TRECHO DO DOCUMENTO:
Depois do aço, a guerra do camarão

A indústria da pesca de camarões dos Estados Unidos denunciou seis países exportadores (inclusive o Brasil) acusando-os de venderem suas marcas a preços abaixo do valor de mercado. Uma aula demonstrativa do zelo com que os Estados Unidos defendem os seus interesses. O Congresso americano já deu US$ 35 milhões para socorrer os produtores. O governo do Estado da Louisiana reservou US$ 600 mil para ajudar as empresas a pagar as custas do processo contra os seis países. Ele deve custar mais de US$ 6 milhões. Se alguém propusesse coisa parecida em Brasília a ekipekonômica satanizaria os empresários, dizendo que estão procurando um cartório. A indústria brasileira de criação de camarões tem sete anos de vida, duplica de tamanho a cada três anos e tornou-se a de mais alta produtividade do mundo. Ela rende US$ 240 milhões anuais para a balança comercial. Numa previsão otimista, pode vir a exportar US$ 500 milhões em 2005. Metade das vendas são feitas para os Estados Unidos. História de sucesso de empreendedores nordestinos, ela emprega mão-de-obra de baixa escolaridade, aquela que os sábios condenaram ao desemprego. Por enquanto, a única defesa dos países que produzem camarão em cativeiro veio da associação de compradores dos Estados Unidos. Denunciaram os produtores dizendo que, se eles prevalecerem, o consumidor vai pagar mais caro pelo camarão de cada dia.

Se Saddam falar

Se Saddam Hussein contar o que sabe aos seus interrogadores americanos, pode sobrar para os sábios do programa nuclear brasileiro durante os anos 70. É fato sabido que em 1981 o governo brasileiro vendeu 27 toneladas de pasta de urânio ao programa nuclear iraquiano. Ainda não se conseguiu saber direito a história de uma ilha em Angra dos Reis que teria sido passada a Saddam ou a um de seus protegidos. Era o troco de contratos de engenharia assinados pelo ditador. A Kroll já andou atrás dessa ilha.

EXERCÍCIO PROPOSTO 1: Reescreva, nos registros, o trecho que vai da linha que contém "Which, from the" até o fim dos registros, trocando "nearest" por "closest" e conservando todo o restante sem alteração.

DADOS FORNECIDOS:
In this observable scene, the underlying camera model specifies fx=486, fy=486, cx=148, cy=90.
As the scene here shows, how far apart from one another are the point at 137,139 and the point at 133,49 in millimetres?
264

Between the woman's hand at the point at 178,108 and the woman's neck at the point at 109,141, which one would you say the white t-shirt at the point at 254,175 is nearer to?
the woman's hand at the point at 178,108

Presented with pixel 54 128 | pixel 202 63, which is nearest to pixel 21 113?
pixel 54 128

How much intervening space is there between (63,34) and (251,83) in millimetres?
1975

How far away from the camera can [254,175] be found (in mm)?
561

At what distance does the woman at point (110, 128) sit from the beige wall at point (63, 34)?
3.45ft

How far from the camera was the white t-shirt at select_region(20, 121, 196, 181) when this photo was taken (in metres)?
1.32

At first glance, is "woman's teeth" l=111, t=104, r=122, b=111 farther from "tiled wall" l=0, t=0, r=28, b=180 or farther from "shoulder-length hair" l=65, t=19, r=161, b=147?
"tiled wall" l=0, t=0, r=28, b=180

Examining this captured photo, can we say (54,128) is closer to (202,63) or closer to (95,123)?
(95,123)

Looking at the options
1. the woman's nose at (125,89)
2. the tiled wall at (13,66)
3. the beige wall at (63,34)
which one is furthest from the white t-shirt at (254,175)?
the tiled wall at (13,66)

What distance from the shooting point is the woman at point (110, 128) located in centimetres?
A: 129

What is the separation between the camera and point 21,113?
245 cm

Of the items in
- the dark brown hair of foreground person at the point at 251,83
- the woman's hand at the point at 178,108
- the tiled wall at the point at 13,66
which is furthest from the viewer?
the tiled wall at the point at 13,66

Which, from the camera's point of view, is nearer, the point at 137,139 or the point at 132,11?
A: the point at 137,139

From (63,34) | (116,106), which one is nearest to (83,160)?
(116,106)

EXERCÍCIO PROPOSTO 2: Segundo o texto sobre a guerra do camarão, que quantia o Congresso americano já destinou para socorrer os produtores?

SOLUÇÃO DA TAREFA 1:
Which, from the camera's point of view, is nearer, the point at 137,139 or the point at 132,11?
A: the point at 137,139

From (63,34) | (116,106), which one is closest to (83,160)?
(116,106)

SOLUÇÃO DA TAREFA 2: US$ 35 milhões.